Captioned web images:
====
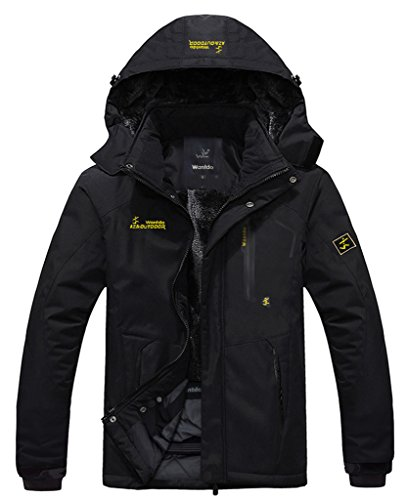 Wantdo Men's Waterproof Mountain Jacket  - Ski Clothes Shopping Results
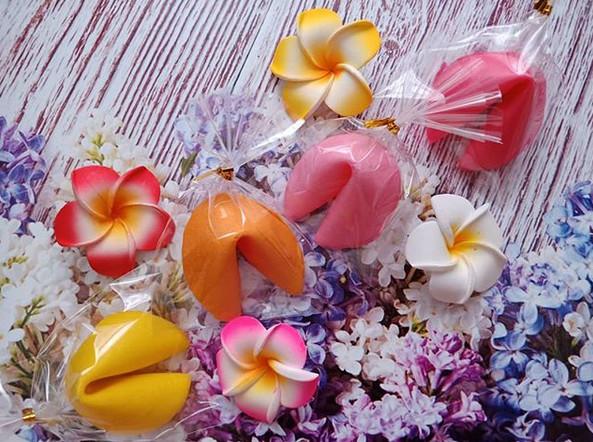 Jual Fortune Cookies Tangerang Selatan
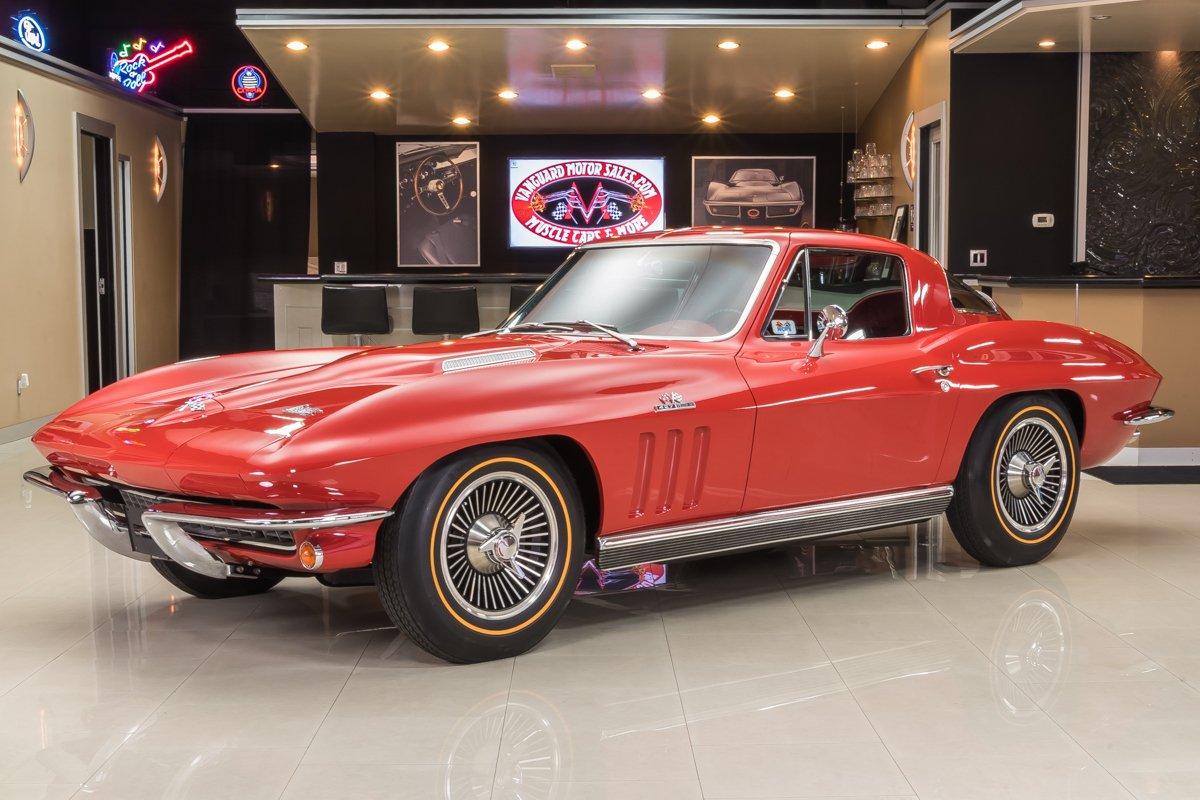 1966 chevrolet corvette l72 427 425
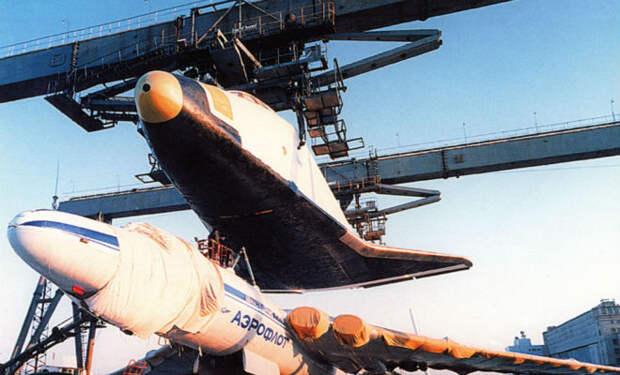 Проект Атлант: секретный самолет СССР для перевозки огромных объектов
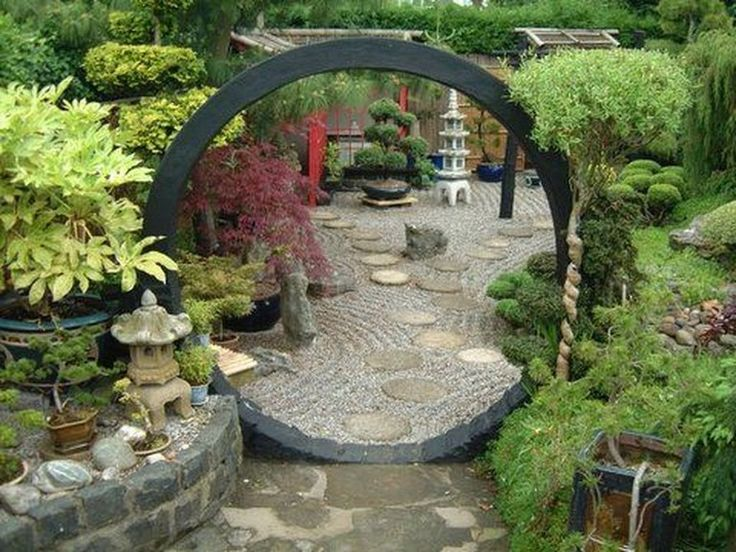 cool zen garden designs | 100+ Comfortable and Cool Japanese Zen Gardens Landscape ...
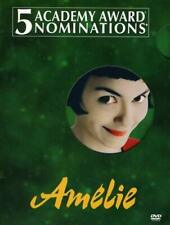 Amelie Dvd The Emily Movie 2 Disc Set, Special EditioN Audrey Tautou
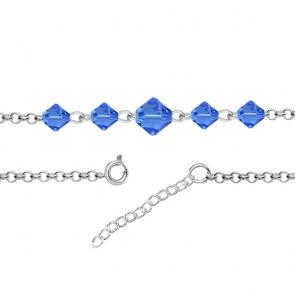 Bratara Wendi - Cristale Swarovski Xilion Sapphire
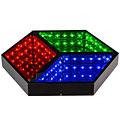 Lampada decorativa JB Systems Hexagon 3D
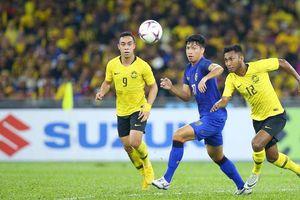Sao Malaysia tuyên bố đánh bại tuyển Việt Nam
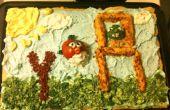 Angry Birds végétale Pizza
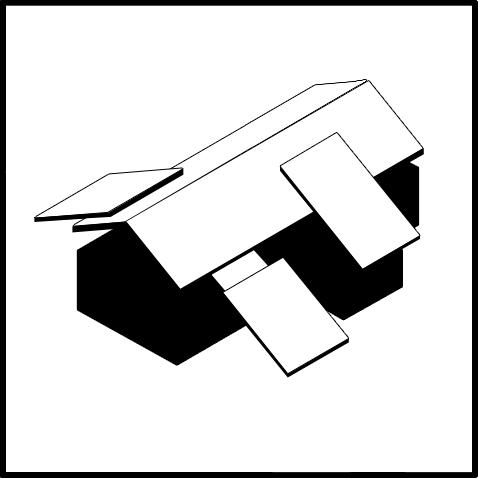 Casa - Ciprian
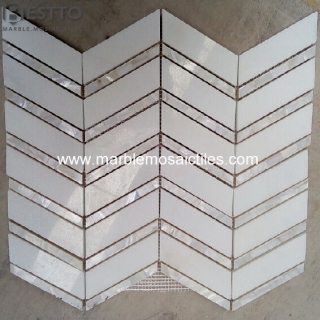 Thassos white mixed shell mosaic Suppliers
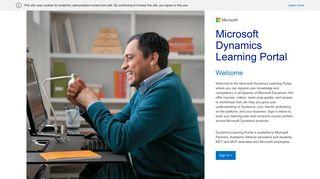 Nav Learning Portal
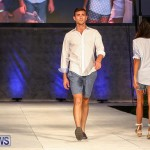 Local Designer Show Bermuda Fashion Festival, July 14 2016-H-65
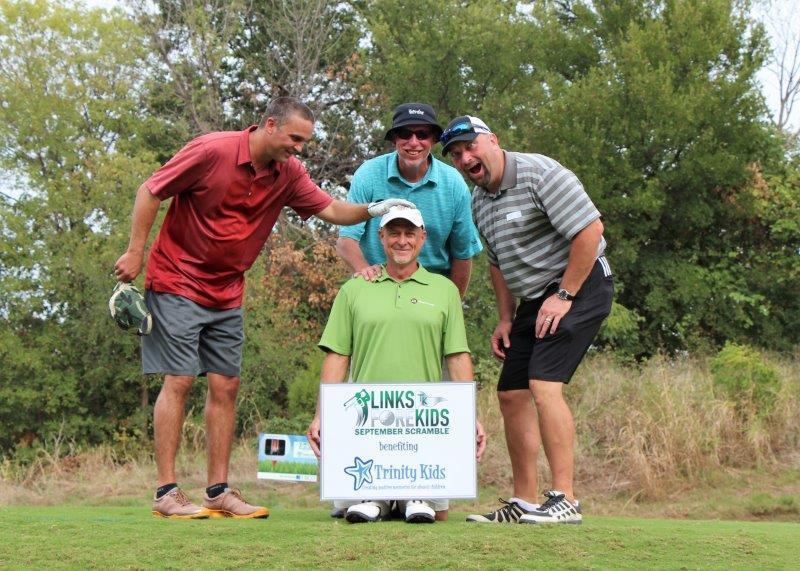 2021 Links Fore Kids gallery image #20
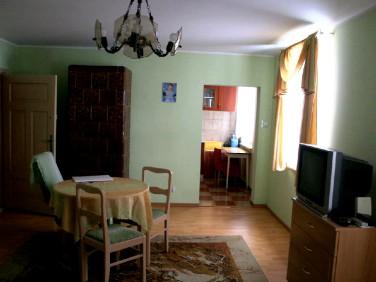 Mieszkanie Łowiń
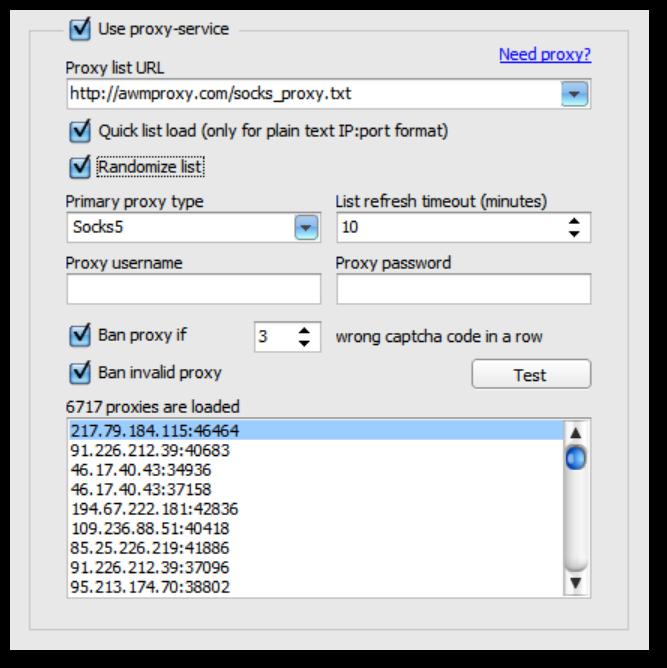New Proxy tab interface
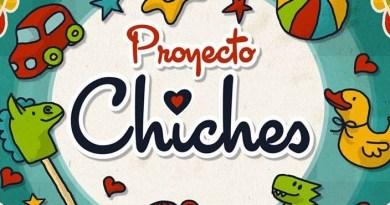 PROYECTO CHICHES: DONÁ JUGUETES PARA LOS MÁS NECESITADOS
====
In this exercise, set down all of the data exactly, without the pictures.

**COMPLETED EXERCISE**
 Wantdo Men's Waterproof Mountain Jacket  - Ski Clothes Shopping Results
 Jual Fortune Cookies Tangerang Selatan
 1966 chevrolet corvette l72 427 425
 Проект Атлант: секретный самолет СССР для перевозки огромных объектов
 cool zen garden designs | 100+ Comfortable and Cool Japanese Zen Gardens Landscape ...
 Amelie Dvd The Emily Movie 2 Disc Set, Special EditioN Audrey Tautou
 Bratara Wendi - Cristale Swarovski Xilion Sapphire
 Lampada decorativa JB Systems Hexagon 3D
Sao Malaysia tuyên bố đánh bại tuyển Việt Nam
 Angry Birds végétale Pizza
 Casa - Ciprian
 Thassos white mixed shell mosaic Suppliers
 Nav Learning Portal
 Local Designer Show Bermuda Fashion Festival, July 14 2016-H-65
 2021 Links Fore Kids gallery image #20
 Mieszkanie Łowiń
New Proxy tab interface
 PROYECTO CHICHES: DONÁ JUGUETES PARA LOS MÁS NECESITADOS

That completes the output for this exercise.